In the case of linear feedback systems, a control loop including sensors, control algorithms, and actuators is arranged in an attempt to regulate a variable at a setpoint (SP). An everyday example is the cruise control on a road vehicle; where external influences such as hills would cause speed changes, and the driver has the ability to alter the desired set speed. The PID algorithm in the controller restores the actual speed to the desired speed in an optimum way, with minimal delay or overshoot, by controlling the power output of the vehicle's engine. Control systems that include some sensing of the results they are trying to achieve are making use of feedback and can adapt to varying circumstances to some extent. Open-loop control systems do not make use of feedback, and run only in pre-arranged ways.

Closed-loop controllers have the following advantages over open-loop controllers:

• disturbance rejection (such as hills in the cruise control example above)
• guaranteed performance even with model uncertainties, when the model structure does not match perfectly the real process and the model parameters are not exact
• unstable processes can be stabilized
• reduced sensitivity to parameter variations
• improved reference tracking performance
• improved rectification of random fluctuations^[2]

In some systems, closed-loop and open-loop control are used simultaneously. In such systems, the open-loop control is termed feedforward and serves to further improve reference tracking performance.

A common closed-loop controller architecture is the PID controller.

A basic feedback loop

Open-loop and closed-loop

Closed-loop transfer function

Main page: Closed-loop transfer function

The output of the system y(t) is fed back through a sensor measurement F to a comparison with the reference value r(t). The controller C then takes the error e (difference) between the reference and the output to change the inputs u to the system under control P. This is shown in the figure. This kind of controller is a closed-loop controller or feedback controller.

This is called a single-input-single-output (SISO) control system; MIMO (i.e., Multi-Input-Multi-Output) systems, with more than one input/output, are common. In such cases variables are represented through vectors instead of simple scalar values.

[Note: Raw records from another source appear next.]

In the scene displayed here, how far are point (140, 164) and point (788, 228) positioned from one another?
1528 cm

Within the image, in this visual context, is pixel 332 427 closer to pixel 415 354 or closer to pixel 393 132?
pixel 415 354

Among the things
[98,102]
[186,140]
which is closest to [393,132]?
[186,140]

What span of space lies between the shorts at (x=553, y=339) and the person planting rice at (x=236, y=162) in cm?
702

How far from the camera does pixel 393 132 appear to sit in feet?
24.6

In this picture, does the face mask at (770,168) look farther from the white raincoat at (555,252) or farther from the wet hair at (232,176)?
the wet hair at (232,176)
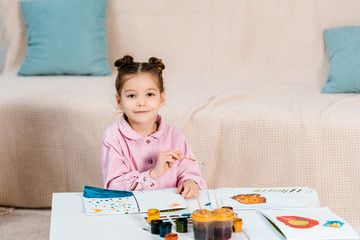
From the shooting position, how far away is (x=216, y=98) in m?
2.38

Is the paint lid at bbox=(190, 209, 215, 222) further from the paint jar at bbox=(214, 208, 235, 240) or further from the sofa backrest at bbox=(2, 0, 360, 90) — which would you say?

For some distributed parameter systems the vectors may be infinite-dimensional (typically functions).

If we assume the controller C, the plant P, and the sensor F are linear and time-invariant (i.e., elements of their transfer function C(s), P(s), and F(s) do not depend on time), the systems above can be analysed using the Laplace transform on the variables. This gives the following relations:

[math]\displaystyle{ Y(s) = P(s) U(s) }[/math]

[math]\displaystyle{ U(s) = C(s) E(s) }[/math]

[math]\displaystyle{ E(s) = R(s) - F(s)Y(s). }[/math]

Solving for Y(s) in terms of R(s) gives

[math]\displaystyle{ Y(s) = \left( \frac{P(s)C(s)}{1 + P(s)C(s)F(s)} \right) R(s) = H(s)R(s). }[/math]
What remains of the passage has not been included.